PROPRIO COSI’. IL BIANCO VA BENE CON TUTTO,PERO’ LE MACCHIE SI NOTANO DI PIU’ E VANNO VIA MENO,E POI COME LA NEVE RENDE TUTTO UNIFORME.ACCETTABILE CANDIDO, PASSABILE.QUINDI LE COSE DA NASCONDERE SI TINGONO DI BIANCO …..
Vorrei solo sapere chi sia stato il genio che per primo ha definito “morti bianche” le morti per incidenti sul lavoro. Presumo che sia stato uno di quelli che potrebbe degnamente far parte di questo immondo governo di sedicenti tecnici col pallino dell’art. 18 sul quale si affannano senza riuscire a far capire ed a capire essi stessi il nesso con l’incremento dei posti di lavoro.
I posti di lavoro in entrata dovrebbero essere sempre invariati, in situazioni normali, rispetto a quelli in uscita. Ma la Fornero che inventa come Monti solo slogan privi di significato concreto.

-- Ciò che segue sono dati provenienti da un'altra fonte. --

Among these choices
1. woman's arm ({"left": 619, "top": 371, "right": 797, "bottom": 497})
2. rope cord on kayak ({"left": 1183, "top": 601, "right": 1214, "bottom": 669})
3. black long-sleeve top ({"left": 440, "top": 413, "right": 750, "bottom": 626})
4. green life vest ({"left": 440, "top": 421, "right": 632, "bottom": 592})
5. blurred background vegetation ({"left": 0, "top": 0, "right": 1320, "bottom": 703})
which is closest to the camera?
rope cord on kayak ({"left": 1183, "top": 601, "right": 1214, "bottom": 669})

Ricordate la sua EQUITA’? L’ha appesa nel suo cesso!!! Presto presenterà un d.d.l. sull’equità nella produzione della merda!!!
IO INVECE PENSO CHE L’ESPRESSIONE BIANCA ASSOCIATA ANCHE ALLA LUPARA SIA DA ATTRIBUIRE AI PERBENISTI CHE PER LAVARSENE LE MANI PUR ESSENDO RESPONSABILI DIPINGONO DI BIANCO CIO’ CHE FA COMODO METTERE LI’I9N UN’ANGOLO…POI CI PENSIAMO…FAREMO ….VEDREMO.
LE MORTI O INCIDENTI SUL LAVORO SONO UNA PIAGA.E CON L’INNALZAMENTO DELL’ETA’ PENSIONABILE AUMENTERANNO, COSI’ I GOVERNANTI SI FREGHERANNO LE MANI SODDISFATTI.